* INPUT ROWS
[start]

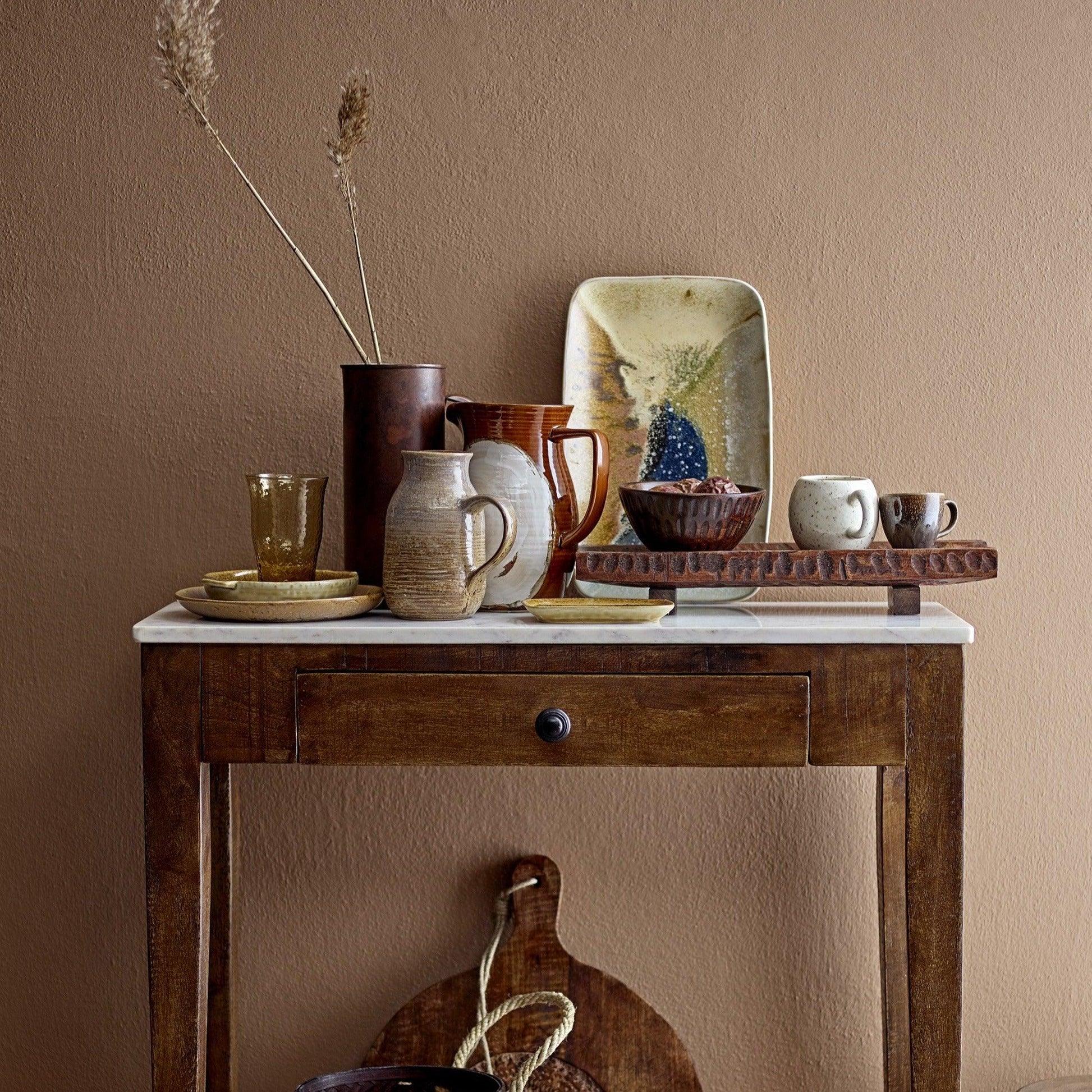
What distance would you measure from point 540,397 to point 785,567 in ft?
1.57

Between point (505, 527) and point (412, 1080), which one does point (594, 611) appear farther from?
point (412, 1080)

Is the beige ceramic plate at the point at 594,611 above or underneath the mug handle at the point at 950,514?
underneath

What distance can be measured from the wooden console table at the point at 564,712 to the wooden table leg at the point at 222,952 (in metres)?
0.28

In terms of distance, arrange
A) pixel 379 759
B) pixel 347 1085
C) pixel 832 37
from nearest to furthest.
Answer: pixel 379 759 → pixel 347 1085 → pixel 832 37

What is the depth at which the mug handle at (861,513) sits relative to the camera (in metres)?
1.39

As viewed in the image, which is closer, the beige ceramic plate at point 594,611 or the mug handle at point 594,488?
the beige ceramic plate at point 594,611

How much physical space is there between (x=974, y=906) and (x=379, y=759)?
907 millimetres

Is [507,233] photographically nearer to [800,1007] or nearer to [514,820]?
[514,820]

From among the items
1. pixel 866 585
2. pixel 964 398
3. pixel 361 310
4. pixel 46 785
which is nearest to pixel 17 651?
pixel 46 785

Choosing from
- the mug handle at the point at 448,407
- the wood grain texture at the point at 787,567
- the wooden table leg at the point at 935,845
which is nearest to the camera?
the wooden table leg at the point at 935,845

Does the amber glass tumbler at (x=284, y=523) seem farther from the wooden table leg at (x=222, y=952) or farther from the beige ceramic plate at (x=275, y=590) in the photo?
the wooden table leg at (x=222, y=952)

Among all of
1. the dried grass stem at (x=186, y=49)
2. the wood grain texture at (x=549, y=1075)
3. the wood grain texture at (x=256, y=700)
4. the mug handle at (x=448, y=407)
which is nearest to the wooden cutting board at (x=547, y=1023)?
the wood grain texture at (x=549, y=1075)

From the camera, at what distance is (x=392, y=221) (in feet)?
5.40

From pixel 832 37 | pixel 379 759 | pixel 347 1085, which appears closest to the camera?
pixel 379 759
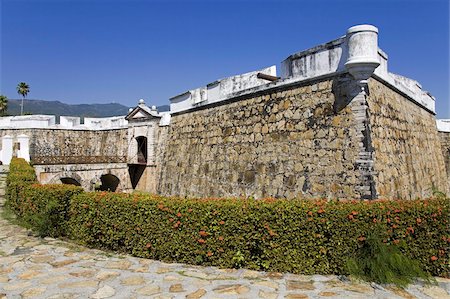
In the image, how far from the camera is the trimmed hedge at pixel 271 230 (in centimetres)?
497

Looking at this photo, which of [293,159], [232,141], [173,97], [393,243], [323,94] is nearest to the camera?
[393,243]

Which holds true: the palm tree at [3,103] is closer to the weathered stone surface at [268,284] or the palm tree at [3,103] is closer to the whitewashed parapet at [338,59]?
the whitewashed parapet at [338,59]

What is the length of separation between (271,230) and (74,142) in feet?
85.2

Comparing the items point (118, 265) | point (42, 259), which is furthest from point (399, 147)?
point (42, 259)

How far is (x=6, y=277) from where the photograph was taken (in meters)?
4.99

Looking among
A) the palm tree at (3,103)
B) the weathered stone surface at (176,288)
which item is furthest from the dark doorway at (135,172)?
the palm tree at (3,103)

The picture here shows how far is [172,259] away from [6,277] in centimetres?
255

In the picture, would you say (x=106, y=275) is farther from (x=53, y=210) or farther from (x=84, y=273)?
(x=53, y=210)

[end]

* PROBLEM TO WORK ON
Recast every line of the listing above as a JSON list of strings, one string per line, leaving out blank lines and the picture markers.

* TASK RESPONSE
[
  "What distance would you measure from point 540,397 to point 785,567 in ft?",
  "1.57",
  "Between point (505, 527) and point (412, 1080), which one does point (594, 611) appear farther from?",
  "point (412, 1080)",
  "Is the beige ceramic plate at the point at 594,611 above or underneath the mug handle at the point at 950,514?",
  "underneath",
  "What distance can be measured from the wooden console table at the point at 564,712 to the wooden table leg at the point at 222,952 (in metres)?",
  "0.28",
  "In terms of distance, arrange",
  "A) pixel 379 759",
  "B) pixel 347 1085",
  "C) pixel 832 37",
  "from nearest to furthest.",
  "Answer: pixel 379 759 → pixel 347 1085 → pixel 832 37",
  "What is the depth at which the mug handle at (861,513) sits relative to the camera (in metres)?",
  "1.39",
  "As viewed in the image, which is closer, the beige ceramic plate at point 594,611 or the mug handle at point 594,488?",
  "the beige ceramic plate at point 594,611",
  "How much physical space is there between (x=974, y=906) and (x=379, y=759)?",
  "907 millimetres",
  "Is [507,233] photographically nearer to [800,1007] or nearer to [514,820]?",
  "[514,820]",
  "From among the items",
  "1. pixel 866 585",
  "2. pixel 964 398",
  "3. pixel 361 310",
  "4. pixel 46 785",
  "which is nearest to pixel 17 651?",
  "pixel 46 785",
  "Choosing from",
  "- the mug handle at the point at 448,407",
  "- the wood grain texture at the point at 787,567",
  "- the wooden table leg at the point at 935,845",
  "which is nearest to the camera?",
  "the wooden table leg at the point at 935,845",
  "Does the amber glass tumbler at (x=284, y=523) seem farther from the wooden table leg at (x=222, y=952) or farther from the beige ceramic plate at (x=275, y=590) in the photo?",
  "the wooden table leg at (x=222, y=952)",
  "Among all of",
  "1. the dried grass stem at (x=186, y=49)",
  "2. the wood grain texture at (x=549, y=1075)",
  "3. the wood grain texture at (x=256, y=700)",
  "4. the mug handle at (x=448, y=407)",
  "which is nearest to the wooden cutting board at (x=547, y=1023)?",
  "the wood grain texture at (x=549, y=1075)",
  "From the camera, at what distance is (x=392, y=221) (in feet)?",
  "5.40",
  "From pixel 832 37 | pixel 379 759 | pixel 347 1085, which appears closest to the camera?",
  "pixel 379 759",
  "In the image, how far from the camera is the trimmed hedge at pixel 271 230 (in centimetres)?",
  "497",
  "Looking at this photo, which of [293,159], [232,141], [173,97], [393,243], [323,94] is nearest to the camera?",
  "[393,243]",
  "Which holds true: the palm tree at [3,103] is closer to the weathered stone surface at [268,284] or the palm tree at [3,103] is closer to the whitewashed parapet at [338,59]?",
  "the whitewashed parapet at [338,59]",
  "What is the length of separation between (271,230) and (74,142) in feet?",
  "85.2",
  "Comparing the items point (118, 265) | point (42, 259), which is furthest from point (399, 147)?",
  "point (42, 259)",
  "How far is (x=6, y=277) from where the photograph was taken (in meters)?",
  "4.99",
  "Looking among",
  "A) the palm tree at (3,103)",
  "B) the weathered stone surface at (176,288)",
  "which item is furthest from the dark doorway at (135,172)?",
  "the palm tree at (3,103)",
  "The picture here shows how far is [172,259] away from [6,277] in centimetres?",
  "255",
  "In the picture, would you say (x=106, y=275) is farther from (x=53, y=210) or farther from (x=84, y=273)?",
  "(x=53, y=210)"
]